Maria Zasypkina

Personal information
- Born: 9 December 1985 (age 40) Tula, Russia
- Height: 145 cm (4 ft 9 in)
- Weight: 36 kg (79 lb)

Sport
- Sport: Artistic gymnastics
- Coached by: Olga Baranova Maria Nazarova

Medal record
Representing Russia
World Artistic Gymnastics Championships
| Silver medal – second place | 2001 Ghent | Team |
European Women's Artistic Gymnastics Championships
| Bronze medal – third place | 2000 Paris | Vault |

= Maria Zasypkina =

Russian artistic gymnast

Maria Yuryevna Zasypkina (Russian: Мария Юрьевна Засыпкина, born 9 December 1985) is a retired Russian artistic gymnast.
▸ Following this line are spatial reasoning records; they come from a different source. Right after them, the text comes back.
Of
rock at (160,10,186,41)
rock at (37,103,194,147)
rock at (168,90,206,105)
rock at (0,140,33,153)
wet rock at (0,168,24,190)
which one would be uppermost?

She won a team silver medal at the 2001 World Championships and an individual bronze at the 2000 European Championships, on the vault. In November 2001 she sustained a severe spine injury and retired from gymnastics.

Zasypkina's mother is an engineer-designer working at Almaz-Antey. Her father is a retired competitive sprint runner. Her elder sister Anna is a retired competitive artistic gymnast.

Zasypkina shares surname with Svetlana Zasypkina, another Russian artistic gymnast who retired in 1988 after a similar spine injury. These events were presented in the film A Little Doll.